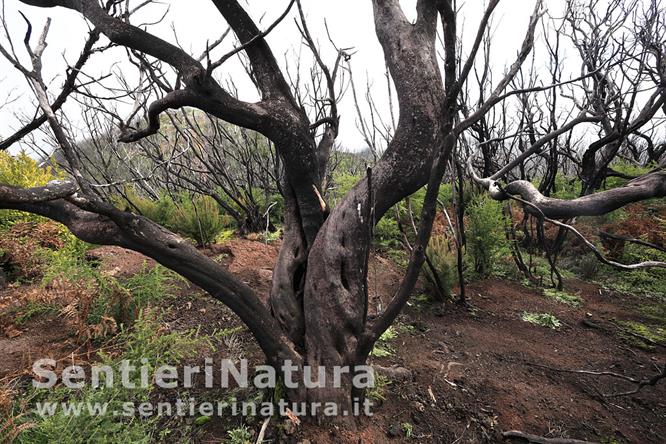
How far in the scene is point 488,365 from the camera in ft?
7.16

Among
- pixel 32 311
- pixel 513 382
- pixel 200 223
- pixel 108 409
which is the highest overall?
pixel 200 223

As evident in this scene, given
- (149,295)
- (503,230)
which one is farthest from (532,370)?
(149,295)

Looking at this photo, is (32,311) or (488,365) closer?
(488,365)

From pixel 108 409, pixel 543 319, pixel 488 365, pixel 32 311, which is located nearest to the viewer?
pixel 108 409

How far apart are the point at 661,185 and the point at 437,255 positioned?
2093 mm

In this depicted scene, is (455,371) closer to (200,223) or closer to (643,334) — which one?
(643,334)

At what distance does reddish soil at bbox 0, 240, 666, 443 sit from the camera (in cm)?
166

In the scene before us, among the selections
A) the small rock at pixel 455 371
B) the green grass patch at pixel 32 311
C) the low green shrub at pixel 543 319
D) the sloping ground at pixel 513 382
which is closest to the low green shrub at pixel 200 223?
the green grass patch at pixel 32 311

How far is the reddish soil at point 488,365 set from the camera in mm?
1660

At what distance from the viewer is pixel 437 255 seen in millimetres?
3326

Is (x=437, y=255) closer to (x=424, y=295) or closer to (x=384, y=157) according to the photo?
(x=424, y=295)

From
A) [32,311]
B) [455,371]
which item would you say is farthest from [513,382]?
[32,311]

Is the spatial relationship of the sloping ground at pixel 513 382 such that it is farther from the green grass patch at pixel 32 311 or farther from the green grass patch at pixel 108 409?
the green grass patch at pixel 32 311

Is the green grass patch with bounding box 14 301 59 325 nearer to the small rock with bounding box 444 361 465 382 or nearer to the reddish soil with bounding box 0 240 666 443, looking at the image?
the reddish soil with bounding box 0 240 666 443
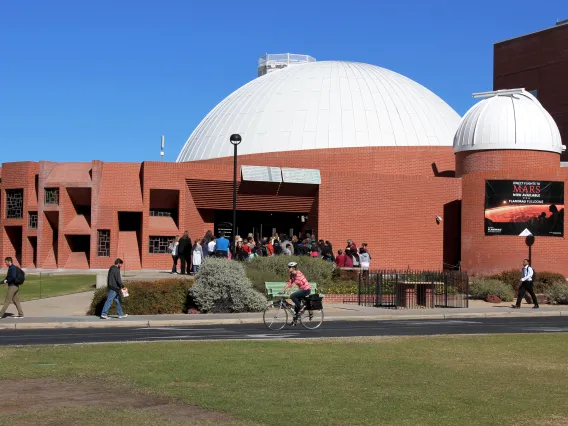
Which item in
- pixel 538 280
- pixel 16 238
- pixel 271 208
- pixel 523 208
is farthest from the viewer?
pixel 271 208

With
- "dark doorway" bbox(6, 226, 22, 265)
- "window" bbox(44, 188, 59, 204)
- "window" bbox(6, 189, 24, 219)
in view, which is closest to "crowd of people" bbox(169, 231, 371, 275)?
"window" bbox(44, 188, 59, 204)

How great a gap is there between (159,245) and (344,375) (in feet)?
102

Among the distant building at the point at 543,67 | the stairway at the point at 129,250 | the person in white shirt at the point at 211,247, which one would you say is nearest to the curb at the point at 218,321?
the person in white shirt at the point at 211,247

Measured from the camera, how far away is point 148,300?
952 inches

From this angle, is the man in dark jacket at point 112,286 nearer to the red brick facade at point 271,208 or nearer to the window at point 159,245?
the red brick facade at point 271,208

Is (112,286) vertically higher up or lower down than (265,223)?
lower down

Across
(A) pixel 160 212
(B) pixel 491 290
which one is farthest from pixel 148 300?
(A) pixel 160 212

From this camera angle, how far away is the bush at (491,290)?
3102 centimetres

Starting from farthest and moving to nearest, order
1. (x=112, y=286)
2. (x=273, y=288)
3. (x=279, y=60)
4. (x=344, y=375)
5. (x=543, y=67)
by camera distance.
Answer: (x=279, y=60) → (x=543, y=67) → (x=273, y=288) → (x=112, y=286) → (x=344, y=375)

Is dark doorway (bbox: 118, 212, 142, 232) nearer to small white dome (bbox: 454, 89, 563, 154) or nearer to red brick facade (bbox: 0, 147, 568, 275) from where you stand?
red brick facade (bbox: 0, 147, 568, 275)

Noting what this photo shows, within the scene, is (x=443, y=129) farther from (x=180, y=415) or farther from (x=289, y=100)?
(x=180, y=415)

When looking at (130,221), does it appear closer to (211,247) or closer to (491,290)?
(211,247)

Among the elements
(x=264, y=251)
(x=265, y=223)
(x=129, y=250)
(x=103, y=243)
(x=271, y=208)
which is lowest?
(x=264, y=251)

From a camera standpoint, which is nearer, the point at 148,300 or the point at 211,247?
the point at 148,300
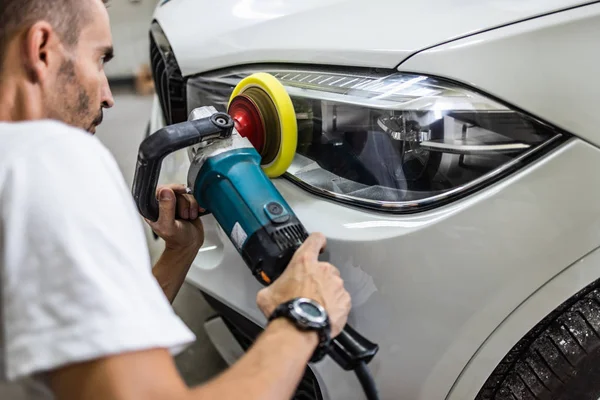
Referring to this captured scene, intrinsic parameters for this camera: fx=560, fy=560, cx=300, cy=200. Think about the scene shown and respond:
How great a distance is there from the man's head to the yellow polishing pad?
0.25m

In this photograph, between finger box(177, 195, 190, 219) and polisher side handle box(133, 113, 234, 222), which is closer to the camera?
polisher side handle box(133, 113, 234, 222)

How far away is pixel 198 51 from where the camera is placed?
1133mm

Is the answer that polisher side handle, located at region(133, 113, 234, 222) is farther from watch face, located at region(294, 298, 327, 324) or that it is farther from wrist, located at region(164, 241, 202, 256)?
watch face, located at region(294, 298, 327, 324)

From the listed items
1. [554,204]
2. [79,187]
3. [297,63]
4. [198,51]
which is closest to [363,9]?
[297,63]

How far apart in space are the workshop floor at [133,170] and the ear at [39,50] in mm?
892

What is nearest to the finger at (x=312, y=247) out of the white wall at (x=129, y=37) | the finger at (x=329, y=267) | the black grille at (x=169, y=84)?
the finger at (x=329, y=267)

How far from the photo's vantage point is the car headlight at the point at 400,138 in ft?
2.47

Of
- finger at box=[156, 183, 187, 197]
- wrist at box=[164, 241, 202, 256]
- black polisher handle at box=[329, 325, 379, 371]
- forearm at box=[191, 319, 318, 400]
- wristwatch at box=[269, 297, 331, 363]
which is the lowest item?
wrist at box=[164, 241, 202, 256]

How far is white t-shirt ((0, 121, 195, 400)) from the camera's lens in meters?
0.52

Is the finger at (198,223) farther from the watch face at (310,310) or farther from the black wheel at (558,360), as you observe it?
the black wheel at (558,360)

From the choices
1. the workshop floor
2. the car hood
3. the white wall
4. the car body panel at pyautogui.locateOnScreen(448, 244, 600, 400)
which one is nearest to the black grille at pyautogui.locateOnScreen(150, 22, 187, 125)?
the car hood

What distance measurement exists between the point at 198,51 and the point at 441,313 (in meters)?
0.71

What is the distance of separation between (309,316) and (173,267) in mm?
449

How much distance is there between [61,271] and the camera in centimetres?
53
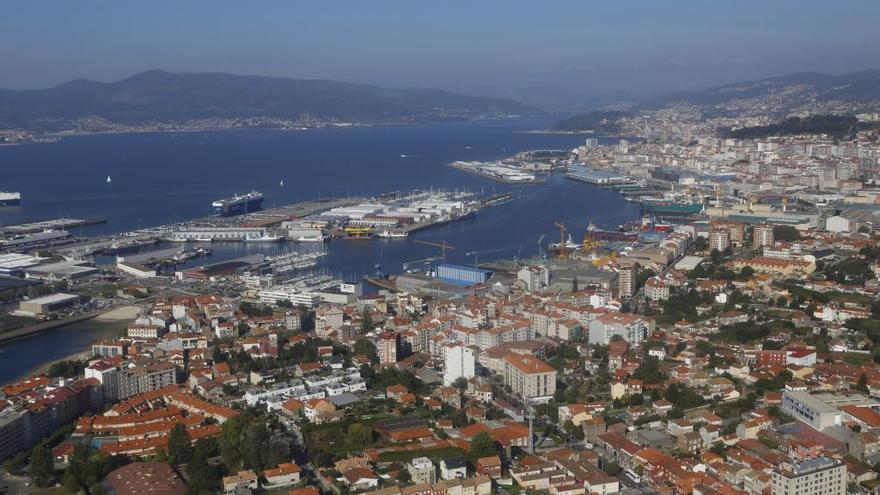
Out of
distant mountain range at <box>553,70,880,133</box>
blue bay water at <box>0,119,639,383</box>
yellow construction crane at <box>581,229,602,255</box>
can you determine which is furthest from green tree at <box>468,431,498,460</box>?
distant mountain range at <box>553,70,880,133</box>

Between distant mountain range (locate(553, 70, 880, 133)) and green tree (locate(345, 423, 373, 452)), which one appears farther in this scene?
distant mountain range (locate(553, 70, 880, 133))

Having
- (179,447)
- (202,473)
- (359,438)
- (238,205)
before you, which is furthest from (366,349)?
(238,205)

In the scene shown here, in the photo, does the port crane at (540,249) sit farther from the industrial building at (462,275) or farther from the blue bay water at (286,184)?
the industrial building at (462,275)

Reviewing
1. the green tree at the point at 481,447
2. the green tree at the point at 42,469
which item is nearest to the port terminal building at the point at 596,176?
the green tree at the point at 481,447

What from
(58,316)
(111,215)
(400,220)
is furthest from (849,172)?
(58,316)

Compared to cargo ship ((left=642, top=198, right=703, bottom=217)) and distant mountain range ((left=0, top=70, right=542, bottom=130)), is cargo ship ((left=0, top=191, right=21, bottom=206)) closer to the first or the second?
cargo ship ((left=642, top=198, right=703, bottom=217))

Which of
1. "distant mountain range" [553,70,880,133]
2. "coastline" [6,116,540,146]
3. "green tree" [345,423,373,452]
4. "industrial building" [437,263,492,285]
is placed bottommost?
"coastline" [6,116,540,146]

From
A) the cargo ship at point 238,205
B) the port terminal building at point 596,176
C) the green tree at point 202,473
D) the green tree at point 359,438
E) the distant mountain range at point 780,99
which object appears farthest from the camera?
the distant mountain range at point 780,99
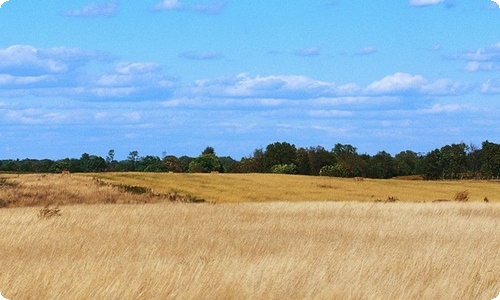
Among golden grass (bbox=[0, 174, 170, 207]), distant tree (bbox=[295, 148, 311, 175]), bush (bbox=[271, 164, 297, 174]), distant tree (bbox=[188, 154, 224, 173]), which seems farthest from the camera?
distant tree (bbox=[295, 148, 311, 175])

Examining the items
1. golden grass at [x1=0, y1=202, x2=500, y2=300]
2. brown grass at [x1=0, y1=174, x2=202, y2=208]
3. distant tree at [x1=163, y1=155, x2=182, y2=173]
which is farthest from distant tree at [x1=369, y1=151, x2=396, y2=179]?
golden grass at [x1=0, y1=202, x2=500, y2=300]

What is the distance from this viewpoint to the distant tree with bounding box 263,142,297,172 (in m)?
53.7

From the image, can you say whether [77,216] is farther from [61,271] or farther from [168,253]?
[61,271]

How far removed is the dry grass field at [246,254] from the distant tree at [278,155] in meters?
29.2

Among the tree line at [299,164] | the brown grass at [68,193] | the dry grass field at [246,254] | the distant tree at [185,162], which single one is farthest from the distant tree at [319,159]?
the dry grass field at [246,254]

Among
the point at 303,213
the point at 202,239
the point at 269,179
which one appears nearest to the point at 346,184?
the point at 269,179

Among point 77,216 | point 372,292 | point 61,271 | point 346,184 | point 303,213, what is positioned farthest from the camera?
point 346,184

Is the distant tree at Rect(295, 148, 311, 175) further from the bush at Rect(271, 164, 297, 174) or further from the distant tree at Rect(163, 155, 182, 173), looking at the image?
the distant tree at Rect(163, 155, 182, 173)

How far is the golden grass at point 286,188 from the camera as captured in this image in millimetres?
34469

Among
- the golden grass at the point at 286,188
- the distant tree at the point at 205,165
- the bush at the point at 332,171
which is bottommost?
the golden grass at the point at 286,188

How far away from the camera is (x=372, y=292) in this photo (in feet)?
31.6

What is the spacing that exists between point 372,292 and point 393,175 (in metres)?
58.4

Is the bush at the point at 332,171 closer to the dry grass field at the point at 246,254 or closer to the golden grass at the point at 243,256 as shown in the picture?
the dry grass field at the point at 246,254

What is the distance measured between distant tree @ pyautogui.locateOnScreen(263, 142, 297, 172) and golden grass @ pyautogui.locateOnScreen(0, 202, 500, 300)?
103 feet
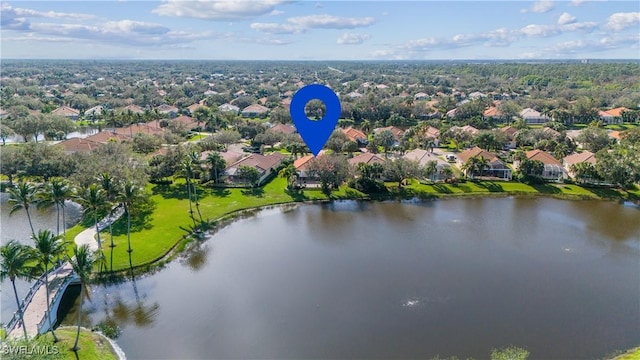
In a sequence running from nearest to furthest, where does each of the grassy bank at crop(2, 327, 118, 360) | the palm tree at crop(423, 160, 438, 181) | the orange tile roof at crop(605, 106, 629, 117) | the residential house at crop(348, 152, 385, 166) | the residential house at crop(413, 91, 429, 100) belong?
Answer: the grassy bank at crop(2, 327, 118, 360) → the palm tree at crop(423, 160, 438, 181) → the residential house at crop(348, 152, 385, 166) → the orange tile roof at crop(605, 106, 629, 117) → the residential house at crop(413, 91, 429, 100)

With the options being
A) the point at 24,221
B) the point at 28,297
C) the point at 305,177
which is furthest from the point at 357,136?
the point at 28,297

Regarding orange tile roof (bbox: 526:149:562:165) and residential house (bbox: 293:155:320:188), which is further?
orange tile roof (bbox: 526:149:562:165)

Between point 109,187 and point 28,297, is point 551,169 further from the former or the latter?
point 28,297

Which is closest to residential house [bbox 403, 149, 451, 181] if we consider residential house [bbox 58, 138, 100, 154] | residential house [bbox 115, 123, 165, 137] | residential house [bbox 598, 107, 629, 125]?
residential house [bbox 115, 123, 165, 137]

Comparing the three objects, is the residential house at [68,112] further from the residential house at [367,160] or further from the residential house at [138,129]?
the residential house at [367,160]

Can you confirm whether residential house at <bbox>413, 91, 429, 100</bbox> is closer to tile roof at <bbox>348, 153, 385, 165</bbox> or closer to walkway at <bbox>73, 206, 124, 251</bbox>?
tile roof at <bbox>348, 153, 385, 165</bbox>

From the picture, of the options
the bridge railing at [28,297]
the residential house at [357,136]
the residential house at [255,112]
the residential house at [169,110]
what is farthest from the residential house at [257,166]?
the residential house at [169,110]

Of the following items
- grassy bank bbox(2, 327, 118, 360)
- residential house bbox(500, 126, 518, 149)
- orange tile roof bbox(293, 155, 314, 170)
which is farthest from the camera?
residential house bbox(500, 126, 518, 149)

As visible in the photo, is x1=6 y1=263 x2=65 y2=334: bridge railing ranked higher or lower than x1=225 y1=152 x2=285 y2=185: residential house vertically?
lower
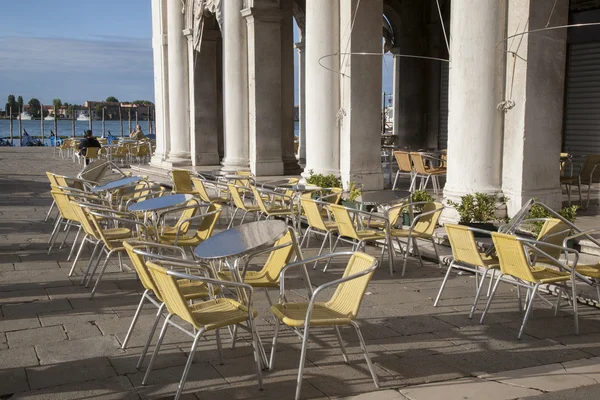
---+---
Give the lines from the one with "Is (112,286) vertically" through the one with "3102 centimetres" as a numbered list, including both of those lines and leaving out the blank ones.

1. Is (112,286) vertically higher up or lower down than (265,223)?
2. lower down
3. Across
4. (A) pixel 160 212
5. (B) pixel 491 290
6. which one is farthest from pixel 148 300?
7. (A) pixel 160 212
8. From this camera angle, how far away is the bush at (491,290)?
9. 3102 centimetres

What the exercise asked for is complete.